The most recent Morgan Stanley survey showed less than 40 percent of fleets under 100 trucks were compliant. “With the ELD deadline less than eight weeks away, our most current survey of 1,600 carriers shows only 37 percent of fleets operating five to 100 trucks are now compliant,” said the survey.

“This is a significant increase from our survey in early October," it continued.  "At that time only 23 percent had or were in the process of installing ELDs. Thirty-seven percent is still shockingly low, though. It looks like the run-up all the way to the final deadline on April 1 is going to be one chaotic mess.”

“Anything less than 100 percent is going to be chaotic, but I would say 75 percent, 80 percent will be compliant as of December,” Hill said. “Even if it reaches 95 percent, that’s still a lot of noncompliant carriers.”

Tom Reader, director of marketing at J.J. Keller and Associates, a national provider of regulatory, safety and compliance solutions, echoed Hill’s findings.

“We have similar statistics,” he said. “Our customer base is a few hundred thousand fleets and when you look at the very small fleets, the one to five CMV fleets, we’re showing that 85 percent do not have ELDs.”

But the good news is that the smaller the fleet, the easier the ability to get implemented quickly, Reader said. “When you have two trucks, it’s not as painful as getting a 50-truck fleet up and running, and there are plenty of those out there, too. I was at the American Trucking Associations Management Conference and Exhibition last month and I had fleets with more than 50 units that were just looking. They are going to have problems with inventory and just the change. This is a change for drivers and it’s not just the technology. It’s routing and planning.

“For someone with 20 trucks if they work hard, they could get up and running by next month, but getting 20 drivers up and running and using e-logs within a month is going to be a challenge. We’re taking those types of orders every day and we have quite a few tools to educate, and provide self-help, and we provide our own support. When you have drivers who are on the road and who don’t come home, how do you train those drivers … that can be a hard thing.”

“Drivers download apps all the time,” he added. “The difference is the app has to communicate with the electronic logging device that’s connected to the engine. There’s a Bluetooth connection there and that communication produces the electronic log. But at the end of the day, drivers who are familiar with smart devices are up and running fairly quickly.”
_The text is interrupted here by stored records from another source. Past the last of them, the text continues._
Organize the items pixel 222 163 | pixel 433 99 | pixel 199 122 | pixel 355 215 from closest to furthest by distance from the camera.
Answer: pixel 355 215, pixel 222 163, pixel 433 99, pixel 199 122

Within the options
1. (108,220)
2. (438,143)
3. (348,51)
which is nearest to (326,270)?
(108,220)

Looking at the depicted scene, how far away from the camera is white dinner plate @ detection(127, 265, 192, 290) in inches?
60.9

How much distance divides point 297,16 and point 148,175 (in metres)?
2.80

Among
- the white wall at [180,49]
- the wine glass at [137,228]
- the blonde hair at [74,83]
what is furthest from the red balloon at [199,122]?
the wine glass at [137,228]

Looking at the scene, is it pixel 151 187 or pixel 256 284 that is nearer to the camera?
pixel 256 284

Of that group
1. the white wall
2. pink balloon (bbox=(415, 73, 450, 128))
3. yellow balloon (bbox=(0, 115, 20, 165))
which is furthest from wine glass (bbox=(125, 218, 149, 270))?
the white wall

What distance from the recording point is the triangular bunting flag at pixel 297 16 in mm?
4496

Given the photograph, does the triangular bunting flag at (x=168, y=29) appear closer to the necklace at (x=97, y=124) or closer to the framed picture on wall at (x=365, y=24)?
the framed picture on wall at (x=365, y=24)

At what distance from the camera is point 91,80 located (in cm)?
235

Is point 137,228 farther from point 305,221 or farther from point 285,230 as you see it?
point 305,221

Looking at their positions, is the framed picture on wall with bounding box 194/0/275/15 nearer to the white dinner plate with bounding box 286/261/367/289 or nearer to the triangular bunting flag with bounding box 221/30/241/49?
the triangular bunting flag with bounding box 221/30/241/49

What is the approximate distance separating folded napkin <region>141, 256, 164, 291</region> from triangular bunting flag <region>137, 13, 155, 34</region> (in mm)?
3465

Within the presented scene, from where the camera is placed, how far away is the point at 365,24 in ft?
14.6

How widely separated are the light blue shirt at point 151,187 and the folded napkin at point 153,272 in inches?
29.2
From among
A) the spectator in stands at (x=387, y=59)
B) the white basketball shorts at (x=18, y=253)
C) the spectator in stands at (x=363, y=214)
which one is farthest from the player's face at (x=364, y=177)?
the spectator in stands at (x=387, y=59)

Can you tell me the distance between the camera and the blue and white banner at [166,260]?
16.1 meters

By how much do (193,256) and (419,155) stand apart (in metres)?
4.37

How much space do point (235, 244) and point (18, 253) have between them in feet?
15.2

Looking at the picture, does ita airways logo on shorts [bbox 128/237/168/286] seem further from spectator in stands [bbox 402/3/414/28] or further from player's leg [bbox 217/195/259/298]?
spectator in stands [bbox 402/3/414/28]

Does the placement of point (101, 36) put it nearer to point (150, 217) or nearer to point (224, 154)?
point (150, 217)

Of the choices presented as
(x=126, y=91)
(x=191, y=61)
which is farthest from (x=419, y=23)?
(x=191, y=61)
The challenge, Reader said, will be at the roadside and how the driver and the roadside inspector communicate and deliver the data as needed to the inspector.

“There’s a little bit of routine there, but we have help tools and a utility in our app where the driver can put the device into what we call roadside inspector mode so the inspector can only see the last week’s worth of data. That simplifies it so there is not more on display and more to dig through. We’ve had drivers get up and running within half an hour.”

As for the reason they have not installed ELDs, most companies surveyed by CarrierLists said cost is the primary factor, Hill said.

“But I don’t know if that’s a true reason,” he said. “I know that it’s expensive, but not backbreaking. I think a lot of them were waiting for an 11th hour reprieve. They are not convinced yet that it’s actually going to go into effect. I think they are betting on a delay. I think we are going to see in the data that as we approach this, that hope is going to fade rather fast.”

There won’t be a delay, says Duane DeBruyne, spokesman for FMCSA, reiterating the fact that this is a Congressionally mandated rule.

“The ELD rule does not change federal Hours of Service regulations, does not change HOS roadside enforcement, does not change existing HOS exemptions. The ELD rule is estimated to save more than 25 lives and prevent more than 500 injuries resulting from crashes involving large commercial motor vehicles.  The ELD rule will result in an annual net benefit of more than $1 billion — largely by reducing the amount of required industry paperwork.”